## Set task
Extract the listing word for word, from the line with "How far away from" through the end of the listing, both included.

## Records provided
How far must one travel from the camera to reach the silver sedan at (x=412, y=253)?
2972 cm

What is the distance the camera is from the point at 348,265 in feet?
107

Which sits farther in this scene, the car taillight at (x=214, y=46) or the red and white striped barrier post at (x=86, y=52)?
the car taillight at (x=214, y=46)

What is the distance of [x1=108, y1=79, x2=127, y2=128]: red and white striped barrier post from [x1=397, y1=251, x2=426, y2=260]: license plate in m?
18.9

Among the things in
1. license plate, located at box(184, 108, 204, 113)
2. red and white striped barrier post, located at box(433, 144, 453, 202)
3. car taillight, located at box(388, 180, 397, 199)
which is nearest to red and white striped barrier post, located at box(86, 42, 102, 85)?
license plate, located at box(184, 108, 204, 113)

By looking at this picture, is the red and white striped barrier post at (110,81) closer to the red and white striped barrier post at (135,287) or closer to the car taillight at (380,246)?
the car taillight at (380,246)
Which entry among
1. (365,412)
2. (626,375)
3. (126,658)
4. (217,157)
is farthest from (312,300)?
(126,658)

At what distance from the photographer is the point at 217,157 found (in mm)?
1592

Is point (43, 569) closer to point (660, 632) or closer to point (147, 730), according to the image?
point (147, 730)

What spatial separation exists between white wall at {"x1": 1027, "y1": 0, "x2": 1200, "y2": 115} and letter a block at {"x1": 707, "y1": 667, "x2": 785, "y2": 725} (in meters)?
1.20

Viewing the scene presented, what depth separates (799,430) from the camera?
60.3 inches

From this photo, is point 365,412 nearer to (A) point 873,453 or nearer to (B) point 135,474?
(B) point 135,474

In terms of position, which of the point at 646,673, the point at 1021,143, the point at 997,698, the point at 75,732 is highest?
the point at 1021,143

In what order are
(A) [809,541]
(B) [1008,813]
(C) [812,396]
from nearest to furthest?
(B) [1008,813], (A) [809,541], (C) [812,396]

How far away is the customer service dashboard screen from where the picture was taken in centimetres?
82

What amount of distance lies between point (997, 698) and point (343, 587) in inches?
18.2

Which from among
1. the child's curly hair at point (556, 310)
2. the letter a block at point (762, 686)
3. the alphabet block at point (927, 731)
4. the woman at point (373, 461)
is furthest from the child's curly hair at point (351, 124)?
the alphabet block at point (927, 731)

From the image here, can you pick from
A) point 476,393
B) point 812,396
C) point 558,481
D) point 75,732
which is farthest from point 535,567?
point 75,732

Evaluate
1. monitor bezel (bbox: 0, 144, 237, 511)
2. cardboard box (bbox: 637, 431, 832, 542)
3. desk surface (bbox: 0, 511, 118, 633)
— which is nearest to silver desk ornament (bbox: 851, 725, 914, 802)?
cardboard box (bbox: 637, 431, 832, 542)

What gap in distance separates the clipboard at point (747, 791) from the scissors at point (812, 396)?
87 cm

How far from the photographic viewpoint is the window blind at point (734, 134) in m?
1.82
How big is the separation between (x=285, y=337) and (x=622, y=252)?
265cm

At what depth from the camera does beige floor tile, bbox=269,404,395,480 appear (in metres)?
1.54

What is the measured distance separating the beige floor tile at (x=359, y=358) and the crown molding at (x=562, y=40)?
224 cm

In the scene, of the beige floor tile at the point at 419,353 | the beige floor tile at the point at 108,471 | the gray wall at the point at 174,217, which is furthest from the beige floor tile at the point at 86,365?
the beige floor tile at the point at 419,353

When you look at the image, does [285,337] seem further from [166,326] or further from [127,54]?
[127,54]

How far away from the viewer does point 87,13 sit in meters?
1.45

## Solution for this problem
How far away from the viewer does point 87,13 sit in meters?
1.45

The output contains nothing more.